* _About this exercise_
Below are some records. Return exactly the lines from the one with "genus: Alces" to the one with "genus: Tragelaphus", and nothing else.

(Stored data)
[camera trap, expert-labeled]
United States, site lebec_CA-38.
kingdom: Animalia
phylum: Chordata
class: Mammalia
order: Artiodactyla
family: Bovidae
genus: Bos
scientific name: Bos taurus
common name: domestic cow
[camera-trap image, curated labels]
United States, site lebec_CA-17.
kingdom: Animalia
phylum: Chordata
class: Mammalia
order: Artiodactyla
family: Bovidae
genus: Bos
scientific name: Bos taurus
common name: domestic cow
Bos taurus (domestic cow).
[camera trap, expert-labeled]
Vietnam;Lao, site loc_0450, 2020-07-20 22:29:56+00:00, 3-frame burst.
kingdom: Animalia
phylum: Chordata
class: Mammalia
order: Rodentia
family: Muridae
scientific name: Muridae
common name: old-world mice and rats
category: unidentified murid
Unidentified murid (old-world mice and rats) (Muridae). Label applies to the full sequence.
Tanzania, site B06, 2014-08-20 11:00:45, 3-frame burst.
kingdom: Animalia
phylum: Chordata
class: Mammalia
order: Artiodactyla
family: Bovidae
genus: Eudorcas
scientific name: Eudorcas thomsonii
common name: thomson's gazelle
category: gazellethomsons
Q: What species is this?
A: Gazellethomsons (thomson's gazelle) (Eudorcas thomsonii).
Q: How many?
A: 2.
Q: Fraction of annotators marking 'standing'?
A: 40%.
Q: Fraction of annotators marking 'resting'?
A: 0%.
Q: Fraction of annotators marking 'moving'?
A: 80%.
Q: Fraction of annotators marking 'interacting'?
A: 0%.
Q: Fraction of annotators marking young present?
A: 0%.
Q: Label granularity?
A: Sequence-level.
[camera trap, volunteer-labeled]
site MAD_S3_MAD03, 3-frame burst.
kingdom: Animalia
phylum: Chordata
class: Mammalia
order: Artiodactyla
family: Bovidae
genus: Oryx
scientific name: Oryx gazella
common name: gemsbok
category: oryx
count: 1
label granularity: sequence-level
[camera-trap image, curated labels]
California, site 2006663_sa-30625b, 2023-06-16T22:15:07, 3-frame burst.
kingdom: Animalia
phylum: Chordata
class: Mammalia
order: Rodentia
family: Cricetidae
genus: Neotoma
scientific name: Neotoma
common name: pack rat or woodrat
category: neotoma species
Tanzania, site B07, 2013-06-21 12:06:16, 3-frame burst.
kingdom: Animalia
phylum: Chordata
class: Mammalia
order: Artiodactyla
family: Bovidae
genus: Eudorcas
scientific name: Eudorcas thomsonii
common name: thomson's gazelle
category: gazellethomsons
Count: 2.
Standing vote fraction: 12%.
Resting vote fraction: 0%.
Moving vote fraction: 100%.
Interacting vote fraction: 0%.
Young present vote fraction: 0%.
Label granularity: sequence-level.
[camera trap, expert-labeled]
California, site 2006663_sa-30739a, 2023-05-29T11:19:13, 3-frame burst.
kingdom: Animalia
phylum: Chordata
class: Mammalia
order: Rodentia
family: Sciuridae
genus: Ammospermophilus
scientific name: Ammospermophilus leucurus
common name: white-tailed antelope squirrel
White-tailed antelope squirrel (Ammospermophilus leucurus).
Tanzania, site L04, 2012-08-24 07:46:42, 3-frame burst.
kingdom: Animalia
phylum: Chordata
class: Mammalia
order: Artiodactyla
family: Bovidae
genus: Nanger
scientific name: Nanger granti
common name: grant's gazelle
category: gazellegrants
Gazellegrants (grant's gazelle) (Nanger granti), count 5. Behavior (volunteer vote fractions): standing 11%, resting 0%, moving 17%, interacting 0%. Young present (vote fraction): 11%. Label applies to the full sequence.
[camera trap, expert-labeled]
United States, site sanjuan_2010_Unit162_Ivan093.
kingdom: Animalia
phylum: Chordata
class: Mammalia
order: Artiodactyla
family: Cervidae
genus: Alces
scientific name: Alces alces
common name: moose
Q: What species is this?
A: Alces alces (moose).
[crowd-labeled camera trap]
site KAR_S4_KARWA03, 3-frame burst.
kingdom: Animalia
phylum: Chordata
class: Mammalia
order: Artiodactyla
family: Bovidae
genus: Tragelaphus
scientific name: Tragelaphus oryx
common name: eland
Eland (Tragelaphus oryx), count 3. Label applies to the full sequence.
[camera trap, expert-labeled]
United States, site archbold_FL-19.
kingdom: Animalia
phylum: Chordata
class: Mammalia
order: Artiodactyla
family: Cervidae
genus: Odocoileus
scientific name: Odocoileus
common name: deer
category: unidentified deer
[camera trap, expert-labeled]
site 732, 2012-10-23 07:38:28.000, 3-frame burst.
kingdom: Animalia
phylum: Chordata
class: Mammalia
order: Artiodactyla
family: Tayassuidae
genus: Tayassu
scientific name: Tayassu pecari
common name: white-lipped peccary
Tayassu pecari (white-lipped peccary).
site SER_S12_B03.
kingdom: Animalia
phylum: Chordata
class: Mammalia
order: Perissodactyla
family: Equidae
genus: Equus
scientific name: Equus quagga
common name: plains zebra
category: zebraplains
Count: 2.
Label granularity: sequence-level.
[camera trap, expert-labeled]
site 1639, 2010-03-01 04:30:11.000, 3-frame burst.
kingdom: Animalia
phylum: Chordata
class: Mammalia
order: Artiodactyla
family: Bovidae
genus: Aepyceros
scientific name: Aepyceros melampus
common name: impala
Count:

* _Response to the task_
genus: Alces
scientific name: Alces alces
common name: moose
Q: What species is this?
A: Alces alces (moose).
[crowd-labeled camera trap]
site KAR_S4_KARWA03, 3-frame burst.
kingdom: Animalia
phylum: Chordata
class: Mammalia
order: Artiodactyla
family: Bovidae
genus: Tragelaphus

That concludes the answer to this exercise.